Entre 2018 et 2020, la campagne de sondage a permis de répondre à plusieurs
interrogations qui subsistaient depuis la fouille de 1930. La plus importante de ces réponses
est la matérialisation de l’absidiole nord du chevet. Jusqu’à présent, selon les auteurs, les
hypothèses variaient entre un plan à deux absidioles carolingiennes originelles, entérinant
donc les premières conclusions et le plan des fouilles publié dans le Congrès archéologique
de 1930, et l’hypothèse d’un ajout postérieur. Les derniers travaux confirment la première
hypothèse. Dans l’absidiole même, les sols conservés du haut Moyen Âge ont été observés à
109,82 et 109,54 NGF. Ceux-ci sont datés par 14C de la fin du 8e siècle environ, à l’instar de la
structure bâtie. Ces altitudes semblent correspondre au sol identifié à l’intérieur de l’église
durant les fouilles de 1930. Des niveaux similaires pourraient donc être préservé alentours.

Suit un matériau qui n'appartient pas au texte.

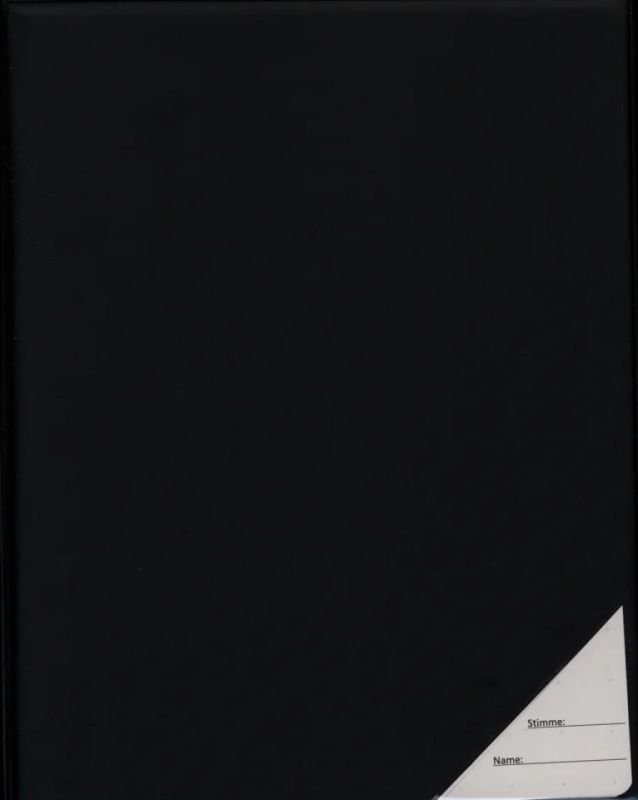 Notenmappe A4 25x32cm hoch 20mm Rücken schwarz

Rare est le mobilier découvert en place. Il reflète néanmoins une part de l’occupation
ancienne du site, livrant notamment quelques rares tessons protohistoriques et antiques. Le
mobilier devient plus abondant à partir du haut Moyen Âge, on ne s’en étonnera pas, bien
qu’une seule strate homogène ait été identifiée pour la période contemporaine du premier
état de l’oratoire. Le lapidaire et les TCA sont par contre bien plus représentative du chantier
carolingien, et peuvent être corrélées à l’étude historiographique et critique approfondie de
l’édifice. À des fins démonstratives, nous en avons proposé trois états reconstitués : l’église
relevée en 2016 et 2020 ; l’église postérieure aux premières restaurations médiévales et
antérieure à la restauration du 19e siècle ; l’église carolingienne. Nos études ont également
permis d’identifier quelques problèmes en matière de conservation. Attirons l’attention sur
la présence de salpêtre dans la partie septentrionale de la mosaïque du cul de four qui
imposent de rester attentif à l’évolution de cette pathologie qui pourrait causer le
décrochement des tesselles et la dégradation de l’oeuvre.